---
allowed-tools: Glob, Grep, Read, MultiEdit, Edit, TodoWrite, Task, Bash
argument-hint: [directory-or-pattern]
description: Generate code map headers: add dependency analysis and data flow documentation to each file
---

# Generate Code Map Headers

## Step 1: Find all code files
Use Glob to find files matching pattern: ${1:-**/*.{js,ts,jsx,tsx,py}}
IMPORTANT:
- Exclude: docs/, node_modules/, dist/, build/, .next/, __pycache__, *.md files
- Exclude: *.min.js, *.bundle.js, auto-generated files
- Skip files with: // @generated, /* auto-generated */, # Generated by

## Step 2: Create task list
Use TodoWrite to track all files that need documentation:
1. Create todo items for each file found
2. Group by file type and directory
3. Mark as 'pending', 'in_progress', or 'completed'
4. Track which files were skipped (already documented)

## Step 3: Build dependency graph
Analyze all files to create dependency order:
1. Build import graph for all files
2. Sort files by dependency depth (leaf nodes first)
3. Process files from least dependencies to most
This ensures child components are documented before parents

## Step 4: Smart dependency analysis
For each file found:
1. ALWAYS read the file first
2. Check if documentation already exists - if accurate, SKIP
3. Detect file type and framework:
   - **JS/TS**: React Component | Next.js Route | Express API | Vue Component | Hook | Service | Config
   - **Python**: Django Model/View | FastAPI Router | Flask Blueprint | SQLAlchemy Model | Pydantic Schema | Celery Task | pytest Test
4. Read imports based on language:
   - **JS/TS**: import/require statements, dynamic imports, lazy loading
   - **Python**: import/from statements, __import__(), importlib
5. Use Grep to find who imports this:
   - **JS/TS**: search for filename in import/require statements
   - **Python**: search for module name in: `import module`, `from module import`,
     `from . import`, `from ..package import`, relative imports
6. Detect circular dependencies and note them as warnings
7. Check for environment variables:
   - **JS/TS**: process.env.X
   - **Python**: os.environ, os.getenv(), python-dotenv
8. Find associated test files:
   - **JS/TS**: *.test.js, *.spec.ts, __tests__/
   - **Python**: test_*.py, *_test.py, tests/, pytest files

## Step 5: Generate or update file header documentation
Based on full context from related files, create/update headers.
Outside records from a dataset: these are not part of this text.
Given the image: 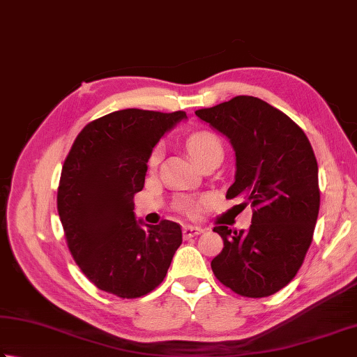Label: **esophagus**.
<instances>
[{"label":"esophagus","mask_w":357,"mask_h":357,"mask_svg":"<svg viewBox=\"0 0 357 357\" xmlns=\"http://www.w3.org/2000/svg\"><path fill=\"white\" fill-rule=\"evenodd\" d=\"M204 232V229L199 227V226H192V225H187L183 229V234H184V238H192V236H197L201 235Z\"/></svg>","instance_id":"obj_1"}]
</instances>
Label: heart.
<instances>
[{"mask_svg":"<svg viewBox=\"0 0 357 357\" xmlns=\"http://www.w3.org/2000/svg\"><path fill=\"white\" fill-rule=\"evenodd\" d=\"M187 150L192 155V158L199 164L202 159L213 155V153H222V146H221V142L218 141V137L211 135V132L199 131V132H195V135H192L187 139ZM160 156H162V150L158 146V149L153 150L151 156L149 159L150 169H155V167L159 164ZM179 207L185 212H193L195 208H197V202L190 198H185L181 201Z\"/></svg>","mask_w":357,"mask_h":357,"instance_id":"b5f03b06","label":"heart"}]
</instances>
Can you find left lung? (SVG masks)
I'll list each match as a JSON object with an SVG mask.
<instances>
[{
	"label": "left lung",
	"instance_id": "obj_1",
	"mask_svg": "<svg viewBox=\"0 0 357 357\" xmlns=\"http://www.w3.org/2000/svg\"><path fill=\"white\" fill-rule=\"evenodd\" d=\"M235 151V183L226 198L252 207L248 230L213 227L225 248L212 260L218 280L244 297H268L302 266L312 241L320 192L319 167L302 128L252 96L195 111Z\"/></svg>",
	"mask_w": 357,
	"mask_h": 357
}]
</instances>
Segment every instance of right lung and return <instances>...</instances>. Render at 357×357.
I'll return each instance as SVG.
<instances>
[{
	"label": "right lung",
	"mask_w": 357,
	"mask_h": 357,
	"mask_svg": "<svg viewBox=\"0 0 357 357\" xmlns=\"http://www.w3.org/2000/svg\"><path fill=\"white\" fill-rule=\"evenodd\" d=\"M181 121L184 111H114L79 132L63 164L57 208L68 248L83 274L109 294H149L183 243L178 222L145 225L132 201L153 149Z\"/></svg>",
	"instance_id": "add662e5"
}]
</instances>
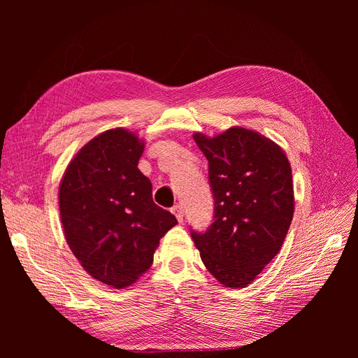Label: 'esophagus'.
<instances>
[{
	"instance_id": "34e87169",
	"label": "esophagus",
	"mask_w": 358,
	"mask_h": 358,
	"mask_svg": "<svg viewBox=\"0 0 358 358\" xmlns=\"http://www.w3.org/2000/svg\"><path fill=\"white\" fill-rule=\"evenodd\" d=\"M171 212L176 215V218H178V221L179 222H182L183 221V209H182V206L180 204H175L171 208Z\"/></svg>"
}]
</instances>
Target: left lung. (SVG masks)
Returning <instances> with one entry per match:
<instances>
[{
    "mask_svg": "<svg viewBox=\"0 0 358 358\" xmlns=\"http://www.w3.org/2000/svg\"><path fill=\"white\" fill-rule=\"evenodd\" d=\"M209 161L213 222L191 230L206 268L225 287L243 288L280 251L294 213L285 152L263 134L242 127L208 137L194 134Z\"/></svg>",
    "mask_w": 358,
    "mask_h": 358,
    "instance_id": "1",
    "label": "left lung"
}]
</instances>
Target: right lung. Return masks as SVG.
Masks as SVG:
<instances>
[{"mask_svg":"<svg viewBox=\"0 0 358 358\" xmlns=\"http://www.w3.org/2000/svg\"><path fill=\"white\" fill-rule=\"evenodd\" d=\"M145 143L124 128L107 129L71 159L59 185L67 243L94 279L113 288L136 282L154 262L159 239L178 224L152 200L137 169Z\"/></svg>","mask_w":358,"mask_h":358,"instance_id":"1","label":"right lung"}]
</instances>
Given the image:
**IMPORTANT: Be as comprehensive as possible.** Include all relevant details that help LLMs and developers understand:
- What the file does
- How it fits into the system
- What data flows through it
- What side effects it has
- How to use it

### Python File Headers - STANDARD Format

Use this format for most files:
```python
"""
Purpose: [What problem this solves - one line]
LLM-Note:
  Dependencies: imports from [file1.py, file2.py] | imported by [caller1.py, caller2.py] | tested by [tests/test_*.py]
  Data flow: receives X from caller → processes via Y → returns Z
  State/Effects: modifies self.X | writes to file/database | calls external API
  Integration: exposes func_a(), func_b(), ClassC | uses @decorator | FastAPI dependency
  Performance: caching strategy | async patterns | known bottlenecks
  Errors: raises ErrorType | handles X | fallback behavior
"""
```

### Python File Headers - DETAILED Format (for core/complex files)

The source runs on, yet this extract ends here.